Top of Records for this exercise

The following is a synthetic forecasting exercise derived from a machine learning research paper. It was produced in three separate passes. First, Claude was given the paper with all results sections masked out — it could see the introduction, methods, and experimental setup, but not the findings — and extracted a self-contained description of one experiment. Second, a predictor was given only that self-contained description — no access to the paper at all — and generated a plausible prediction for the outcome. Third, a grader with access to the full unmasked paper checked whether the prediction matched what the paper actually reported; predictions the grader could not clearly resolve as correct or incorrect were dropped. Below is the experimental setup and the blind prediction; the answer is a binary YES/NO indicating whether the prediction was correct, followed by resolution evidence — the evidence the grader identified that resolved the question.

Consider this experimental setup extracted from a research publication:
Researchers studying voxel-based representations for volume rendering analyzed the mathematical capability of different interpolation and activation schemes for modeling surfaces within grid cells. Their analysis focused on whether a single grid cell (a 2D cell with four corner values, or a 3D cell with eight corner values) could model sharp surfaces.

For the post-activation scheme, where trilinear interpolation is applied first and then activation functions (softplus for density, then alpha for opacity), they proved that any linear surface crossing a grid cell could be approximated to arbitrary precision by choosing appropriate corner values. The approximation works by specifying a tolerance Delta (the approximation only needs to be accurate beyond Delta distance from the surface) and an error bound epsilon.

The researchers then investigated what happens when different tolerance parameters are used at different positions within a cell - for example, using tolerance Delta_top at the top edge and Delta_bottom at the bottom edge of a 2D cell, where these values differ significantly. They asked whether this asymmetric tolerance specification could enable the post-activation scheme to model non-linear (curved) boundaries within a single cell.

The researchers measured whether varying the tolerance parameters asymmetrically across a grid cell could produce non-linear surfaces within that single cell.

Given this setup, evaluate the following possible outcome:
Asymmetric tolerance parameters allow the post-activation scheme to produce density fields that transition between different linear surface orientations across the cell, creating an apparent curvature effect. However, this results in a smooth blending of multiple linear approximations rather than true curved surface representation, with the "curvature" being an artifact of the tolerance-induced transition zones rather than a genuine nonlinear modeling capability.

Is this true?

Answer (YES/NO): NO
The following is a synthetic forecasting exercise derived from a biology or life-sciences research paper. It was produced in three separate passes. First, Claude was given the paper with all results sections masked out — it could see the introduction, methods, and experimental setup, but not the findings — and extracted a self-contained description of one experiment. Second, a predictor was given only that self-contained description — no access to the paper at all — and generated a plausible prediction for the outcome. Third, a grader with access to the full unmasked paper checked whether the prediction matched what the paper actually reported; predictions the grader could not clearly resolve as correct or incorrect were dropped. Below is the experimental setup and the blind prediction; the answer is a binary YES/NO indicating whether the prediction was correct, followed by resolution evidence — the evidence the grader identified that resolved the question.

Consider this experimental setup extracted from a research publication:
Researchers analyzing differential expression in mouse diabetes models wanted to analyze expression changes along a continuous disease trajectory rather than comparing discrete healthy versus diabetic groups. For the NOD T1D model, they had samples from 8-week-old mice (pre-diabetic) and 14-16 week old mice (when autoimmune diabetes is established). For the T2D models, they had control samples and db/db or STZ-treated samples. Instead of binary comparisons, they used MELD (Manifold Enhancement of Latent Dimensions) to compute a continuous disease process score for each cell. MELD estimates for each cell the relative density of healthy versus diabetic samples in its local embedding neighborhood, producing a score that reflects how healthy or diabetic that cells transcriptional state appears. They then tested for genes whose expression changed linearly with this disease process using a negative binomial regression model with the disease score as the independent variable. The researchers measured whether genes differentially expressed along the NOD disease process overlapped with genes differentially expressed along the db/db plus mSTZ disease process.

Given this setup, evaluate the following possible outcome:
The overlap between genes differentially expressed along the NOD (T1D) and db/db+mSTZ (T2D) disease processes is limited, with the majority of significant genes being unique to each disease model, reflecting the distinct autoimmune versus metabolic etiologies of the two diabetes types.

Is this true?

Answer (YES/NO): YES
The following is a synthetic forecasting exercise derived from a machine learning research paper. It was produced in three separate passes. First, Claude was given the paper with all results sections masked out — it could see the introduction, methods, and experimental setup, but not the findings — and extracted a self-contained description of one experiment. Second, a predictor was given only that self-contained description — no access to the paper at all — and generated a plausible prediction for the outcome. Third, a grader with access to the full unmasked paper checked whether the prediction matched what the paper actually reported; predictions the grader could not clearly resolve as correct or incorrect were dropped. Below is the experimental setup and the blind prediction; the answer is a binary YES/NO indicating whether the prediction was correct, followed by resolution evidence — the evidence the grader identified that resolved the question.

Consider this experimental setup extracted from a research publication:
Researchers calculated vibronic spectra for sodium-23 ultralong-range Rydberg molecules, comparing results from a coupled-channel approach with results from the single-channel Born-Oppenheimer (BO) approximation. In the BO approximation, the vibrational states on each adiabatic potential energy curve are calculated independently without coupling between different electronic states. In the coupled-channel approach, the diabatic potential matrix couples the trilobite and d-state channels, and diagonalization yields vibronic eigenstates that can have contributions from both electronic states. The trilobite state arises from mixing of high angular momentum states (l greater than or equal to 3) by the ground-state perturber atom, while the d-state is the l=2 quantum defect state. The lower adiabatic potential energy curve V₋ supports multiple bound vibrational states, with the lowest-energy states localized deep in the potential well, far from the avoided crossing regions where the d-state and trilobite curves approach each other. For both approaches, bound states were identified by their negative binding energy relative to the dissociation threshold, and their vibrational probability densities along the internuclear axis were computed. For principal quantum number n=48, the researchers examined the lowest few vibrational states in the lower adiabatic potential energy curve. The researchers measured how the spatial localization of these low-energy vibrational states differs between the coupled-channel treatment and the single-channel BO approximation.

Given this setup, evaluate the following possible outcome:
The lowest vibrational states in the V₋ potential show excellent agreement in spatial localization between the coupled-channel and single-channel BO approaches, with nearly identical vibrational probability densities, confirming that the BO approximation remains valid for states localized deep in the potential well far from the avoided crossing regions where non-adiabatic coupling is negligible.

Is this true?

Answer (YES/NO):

Bottom of Records for this exercise

Required action:
Write out the records above exactly as given.

Written solution:
The following is a synthetic forecasting exercise derived from a machine learning research paper. It was produced in three separate passes. First, Claude was given the paper with all results sections masked out — it could see the introduction, methods, and experimental setup, but not the findings — and extracted a self-contained description of one experiment. Second, a predictor was given only that self-contained description — no access to the paper at all — and generated a plausible prediction for the outcome. Third, a grader with access to the full unmasked paper checked whether the prediction matched what the paper actually reported; predictions the grader could not clearly resolve as correct or incorrect were dropped. Below is the experimental setup and the blind prediction; the answer is a binary YES/NO indicating whether the prediction was correct, followed by resolution evidence — the evidence the grader identified that resolved the question.

Consider this experimental setup extracted from a research publication:
Researchers studying voxel-based representations for volume rendering analyzed the mathematical capability of different interpolation and activation schemes for modeling surfaces within grid cells. Their analysis focused on whether a single grid cell (a 2D cell with four corner values, or a 3D cell with eight corner values) could model sharp surfaces.

For the post-activation scheme, where trilinear interpolation is applied first and then activation functions (softplus for density, then alpha for opacity), they proved that any linear surface crossing a grid cell could be approximated to arbitrary precision by choosing appropriate corner values. The approximation works by specifying a tolerance Delta (the approximation only needs to be accurate beyond Delta distance from the surface) and an error bound epsilon.

The researchers then investigated what happens when different tolerance parameters are used at different positions within a cell - for example, using tolerance Delta_top at the top edge and Delta_bottom at the bottom edge of a 2D cell, where these values differ significantly. They asked whether this asymmetric tolerance specification could enable the post-activation scheme to model non-linear (curved) boundaries within a single cell.

The researchers measured whether varying the tolerance parameters asymmetrically across a grid cell could produce non-linear surfaces within that single cell.

Given this setup, evaluate the following possible outcome:
Asymmetric tolerance parameters allow the post-activation scheme to produce density fields that transition between different linear surface orientations across the cell, creating an apparent curvature effect. However, this results in a smooth blending of multiple linear approximations rather than true curved surface representation, with the "curvature" being an artifact of the tolerance-induced transition zones rather than a genuine nonlinear modeling capability.

Is this true?

Answer (YES/NO): NO
The following is a synthetic forecasting exercise derived from a biology or life-sciences research paper. It was produced in three separate passes. First, Claude was given the paper with all results sections masked out — it could see the introduction, methods, and experimental setup, but not the findings — and extracted a self-contained description of one experiment. Second, a predictor was given only that self-contained description — no access to the paper at all — and generated a plausible prediction for the outcome. Third, a grader with access to the full unmasked paper checked whether the prediction matched what the paper actually reported; predictions the grader could not clearly resolve as correct or incorrect were dropped. Below is the experimental setup and the blind prediction; the answer is a binary YES/NO indicating whether the prediction was correct, followed by resolution evidence — the evidence the grader identified that resolved the question.

Consider this experimental setup extracted from a research publication:
Researchers analyzing differential expression in mouse diabetes models wanted to analyze expression changes along a continuous disease trajectory rather than comparing discrete healthy versus diabetic groups. For the NOD T1D model, they had samples from 8-week-old mice (pre-diabetic) and 14-16 week old mice (when autoimmune diabetes is established). For the T2D models, they had control samples and db/db or STZ-treated samples. Instead of binary comparisons, they used MELD (Manifold Enhancement of Latent Dimensions) to compute a continuous disease process score for each cell. MELD estimates for each cell the relative density of healthy versus diabetic samples in its local embedding neighborhood, producing a score that reflects how healthy or diabetic that cells transcriptional state appears. They then tested for genes whose expression changed linearly with this disease process using a negative binomial regression model with the disease score as the independent variable. The researchers measured whether genes differentially expressed along the NOD disease process overlapped with genes differentially expressed along the db/db plus mSTZ disease process.

Given this setup, evaluate the following possible outcome:
The overlap between genes differentially expressed along the NOD (T1D) and db/db+mSTZ (T2D) disease processes is limited, with the majority of significant genes being unique to each disease model, reflecting the distinct autoimmune versus metabolic etiologies of the two diabetes types.

Is this true?

Answer (YES/NO): YES
The following is a synthetic forecasting exercise derived from a machine learning research paper. It was produced in three separate passes. First, Claude was given the paper with all results sections masked out — it could see the introduction, methods, and experimental setup, but not the findings — and extracted a self-contained description of one experiment. Second, a predictor was given only that self-contained description — no access to the paper at all — and generated a plausible prediction for the outcome. Third, a grader with access to the full unmasked paper checked whether the prediction matched what the paper actually reported; predictions the grader could not clearly resolve as correct or incorrect were dropped. Below is the experimental setup and the blind prediction; the answer is a binary YES/NO indicating whether the prediction was correct, followed by resolution evidence — the evidence the grader identified that resolved the question.

Consider this experimental setup extracted from a research publication:
Researchers calculated vibronic spectra for sodium-23 ultralong-range Rydberg molecules, comparing results from a coupled-channel approach with results from the single-channel Born-Oppenheimer (BO) approximation. In the BO approximation, the vibrational states on each adiabatic potential energy curve are calculated independently without coupling between different electronic states. In the coupled-channel approach, the diabatic potential matrix couples the trilobite and d-state channels, and diagonalization yields vibronic eigenstates that can have contributions from both electronic states. The trilobite state arises from mixing of high angular momentum states (l greater than or equal to 3) by the ground-state perturber atom, while the d-state is the l=2 quantum defect state. The lower adiabatic potential energy curve V₋ supports multiple bound vibrational states, with the lowest-energy states localized deep in the potential well, far from the avoided crossing regions where the d-state and trilobite curves approach each other. For both approaches, bound states were identified by their negative binding energy relative to the dissociation threshold, and their vibrational probability densities along the internuclear axis were computed. For principal quantum number n=48, the researchers examined the lowest few vibrational states in the lower adiabatic potential energy curve. The researchers measured how the spatial localization of these low-energy vibrational states differs between the coupled-channel treatment and the single-channel BO approximation.

Given this setup, evaluate the following possible outcome:
The lowest vibrational states in the V₋ potential show excellent agreement in spatial localization between the coupled-channel and single-channel BO approaches, with nearly identical vibrational probability densities, confirming that the BO approximation remains valid for states localized deep in the potential well far from the avoided crossing regions where non-adiabatic coupling is negligible.

Is this true?

Answer (YES/NO):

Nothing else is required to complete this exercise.